Server push has the potential to improve performance by utilizing the network, which otherwise would be idle. However, server push can be counterproductive if not implemented correctly.
Pushing resources that are already in the client’s cache wastes bandwidth. Wasting bandwidth has an opportunity cost because it could be used for relevant responses. Cache Digests for HTTP/s is a proposed standard that addresses this issue. In the meantime, this issue can be tackled by pushing on the first visit only and using `cache-digest`.
Pushed resources compete with the delivery of the HTML, adversely impacting page load times. Developers can avoid this by limiting the size of assets pushed.
Differences between HTTP/2 and HTTP/1.1
Let’s look at some differences between HTTP/2 and HTTP/1.1:
- HTTP/1.x is a text protocol while HTTP/2 is a binary protocol
- HTTP/1.x can be without encryption, but HTTP/2 is mostly encrypted. The HTTP/2 protocol does not force encryption, but most clients require encryption.
- In HTTP/2, negotiation happens through an “Upgrade” HTTP header that is sent by the client. The negotiation can also happen during the TLS handshake using ALPN.
HTTP/2 uses streams for multiplexing Streams can be prioritized, re-prioritized, and canceled at any time. Streams have individual flow control and can have dependencies. It is more efficient than pipelining used in HTTP/1.1.
- HTTP/1.x headers are transmitted in plain text, but HTTP/2 compresses headers.
- Servers can push content to the client that has not been asked by the client.
- In HTTP/1.1, the client cannot retry a non-idempotent request when an error occurs. Some server processing may have occurred before the error, and a reattempt can have an undesirable effect. HTTP/2 has mechanisms for providing a guarantee that a request has not been processed.
Currently, all browsers support HTTP/2 protocol over HTTPS. Four serving an application over HTTP/2, the web server must be configured with an SSL certificate. You can quickly get up and running with a free SSL certificate using Let’s Encrypt.
All major server software supports HTTP/2:
- Apache 2.4.12 supports HTTP/2 via mod_h2. However, patches must be applied to the source code of the server. As of Apache 2.4.17, HTTP/2 is supported via mod_http2 without the need for adding patches.
- NGINX versions 1.9.5 and above support HTTP/2. It supports Server Push since version 1.13.9.
- Microsoft IIS supports HTTP/2 in Windows 10 and Windows Server 2016.
HTTP/2 allows the client to send all requests concurrently over a single TCP connection. Ideally, the client should receive the resources faster. On the flip side, concurrent requests can increase the load on the servers. With HTTP/1.1, requests are spread-out. But with HTTP/2 servers can receive requests in large batches, which can lead to requests timing out. The issue of server load spiking can be solved by inserting a load balancer or a proxy server, which can throttle the request.
Server support for HTTP/2 prioritization is not yet mature. Software support is still evolving. Some CDNs or load balancers may not support prioritization properly.

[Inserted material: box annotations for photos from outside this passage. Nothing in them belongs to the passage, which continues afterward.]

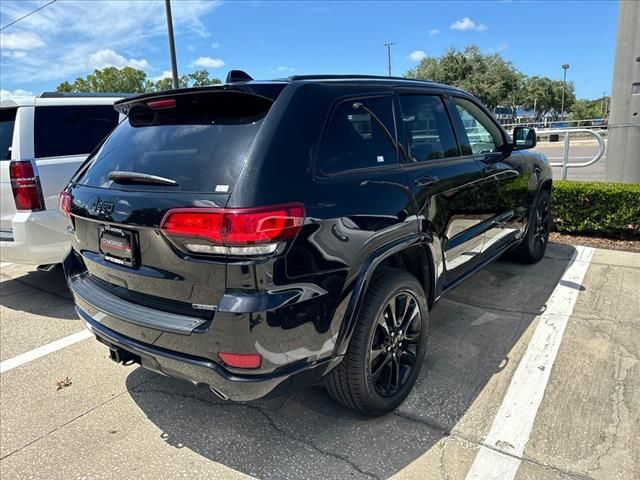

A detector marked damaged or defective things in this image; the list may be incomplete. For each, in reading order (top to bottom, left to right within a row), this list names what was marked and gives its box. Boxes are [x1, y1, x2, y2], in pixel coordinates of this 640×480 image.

cracked pavement [0, 246, 636, 478]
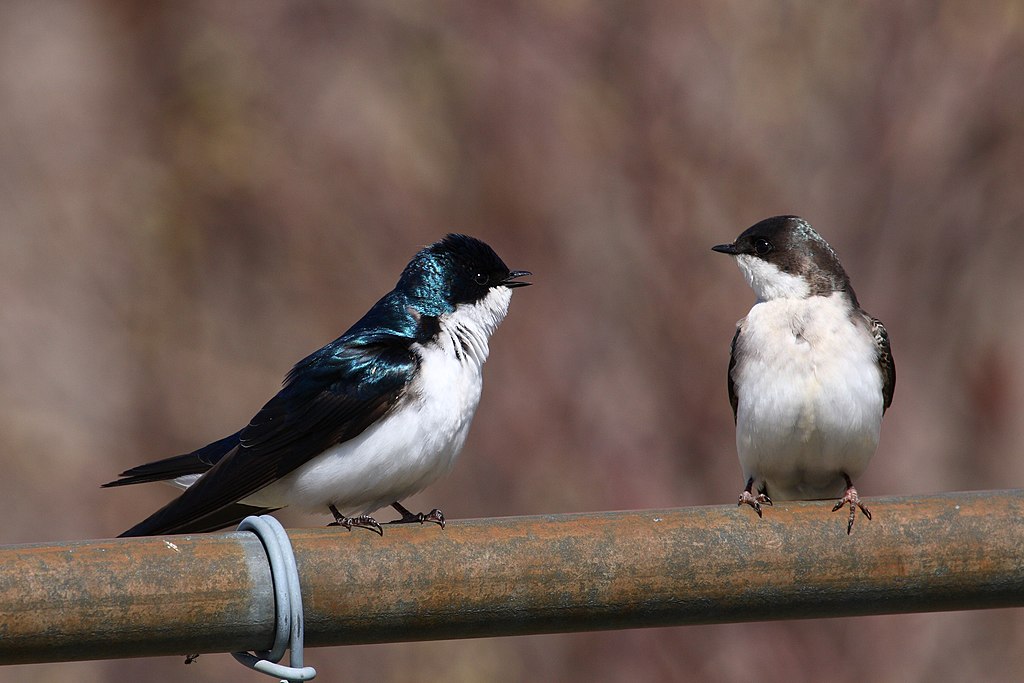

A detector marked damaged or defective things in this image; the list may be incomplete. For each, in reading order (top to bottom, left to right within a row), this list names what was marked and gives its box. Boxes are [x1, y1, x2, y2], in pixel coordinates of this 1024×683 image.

rusty metal pipe [2, 488, 1024, 664]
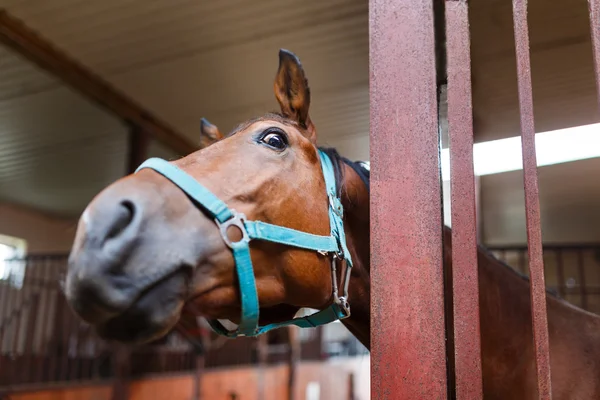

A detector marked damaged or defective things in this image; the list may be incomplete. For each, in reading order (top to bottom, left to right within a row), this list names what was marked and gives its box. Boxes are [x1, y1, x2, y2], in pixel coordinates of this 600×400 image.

rusty metal post [368, 0, 448, 396]
rusty metal post [446, 0, 482, 396]
rusty metal post [510, 0, 552, 396]
rusty metal post [584, 0, 600, 109]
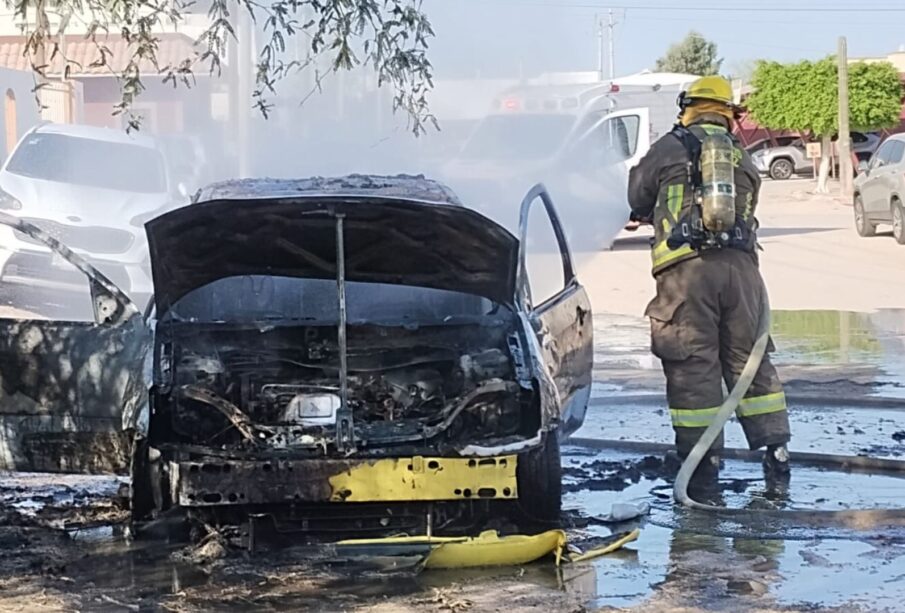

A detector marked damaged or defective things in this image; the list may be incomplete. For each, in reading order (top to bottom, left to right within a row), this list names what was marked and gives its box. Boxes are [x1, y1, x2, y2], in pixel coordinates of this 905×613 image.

burned car door [0, 214, 147, 474]
burnt front grille [14, 218, 135, 253]
burned car [0, 175, 592, 536]
charred car body [0, 175, 592, 536]
burned tire [516, 432, 556, 524]
burned car door [516, 184, 592, 438]
burned tire [768, 158, 792, 179]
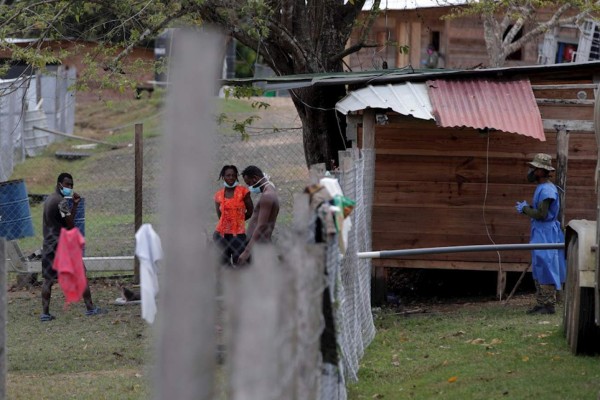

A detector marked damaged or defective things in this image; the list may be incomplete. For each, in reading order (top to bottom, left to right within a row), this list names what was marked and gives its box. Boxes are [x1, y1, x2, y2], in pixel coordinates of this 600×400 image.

rusty metal roof [336, 81, 434, 119]
rusty metal roof [426, 78, 544, 141]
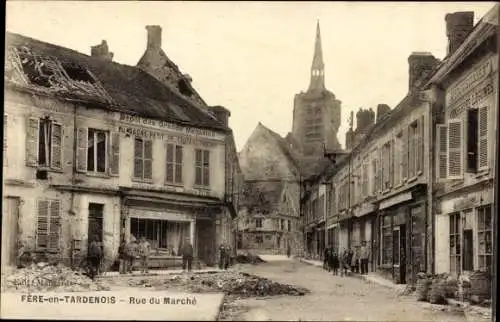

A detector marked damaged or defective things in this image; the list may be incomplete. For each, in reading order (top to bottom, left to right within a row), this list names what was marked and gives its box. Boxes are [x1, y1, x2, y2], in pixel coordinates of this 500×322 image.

damaged building [0, 25, 241, 270]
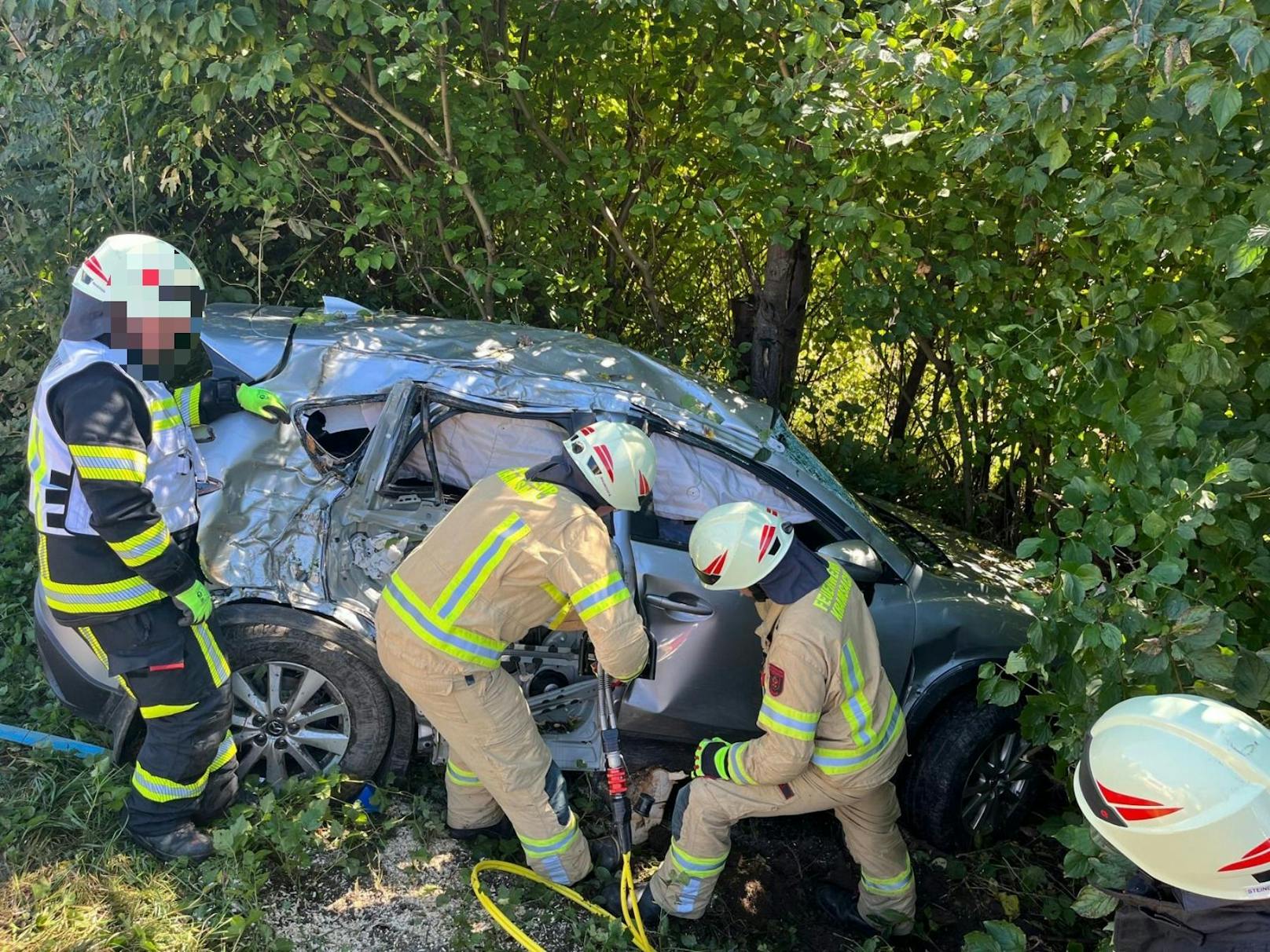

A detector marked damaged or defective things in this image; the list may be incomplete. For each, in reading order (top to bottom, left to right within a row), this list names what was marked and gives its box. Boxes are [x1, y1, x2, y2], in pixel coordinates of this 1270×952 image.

crumpled metal panel [203, 302, 776, 459]
crushed car roof [207, 303, 776, 456]
crashed silver car [35, 303, 1036, 848]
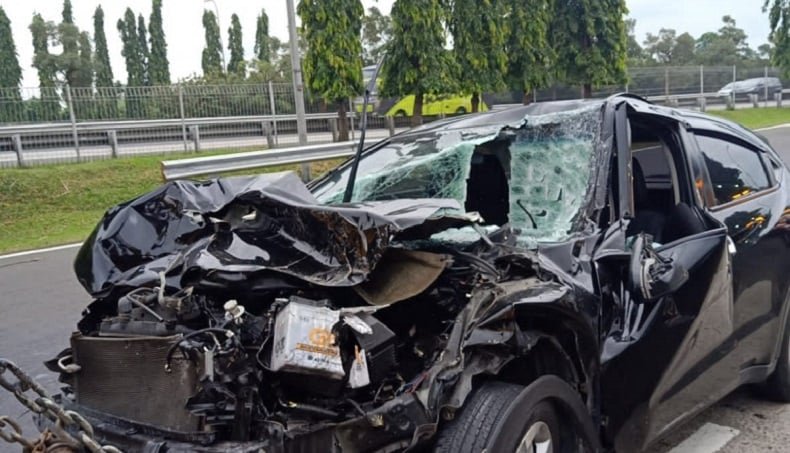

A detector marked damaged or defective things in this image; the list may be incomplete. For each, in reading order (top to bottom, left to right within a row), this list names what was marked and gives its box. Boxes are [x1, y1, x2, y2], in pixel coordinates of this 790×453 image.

HTTP/2 push feature can do more harm than good if not used intelligently. For example, a returning visitor may have a cached copy of files, and the server should not push resources. Making server push cache-aware solves this problem. However, cache-aware push mechanisms can get complicated.
HTTP/2 has addressed the HTTP level head of line blocking problem. However, packet-level head-of-the line blocking of the TCP stream can still block all transactions on the connection.
HTTP/2 is optimized for speed, which makes for a better user experience. Using HTTP/2 can also lead to developer happiness because hacks like domain sharding, asset concatenation, and image spriting are no longer necessary, which lowers the development complexity.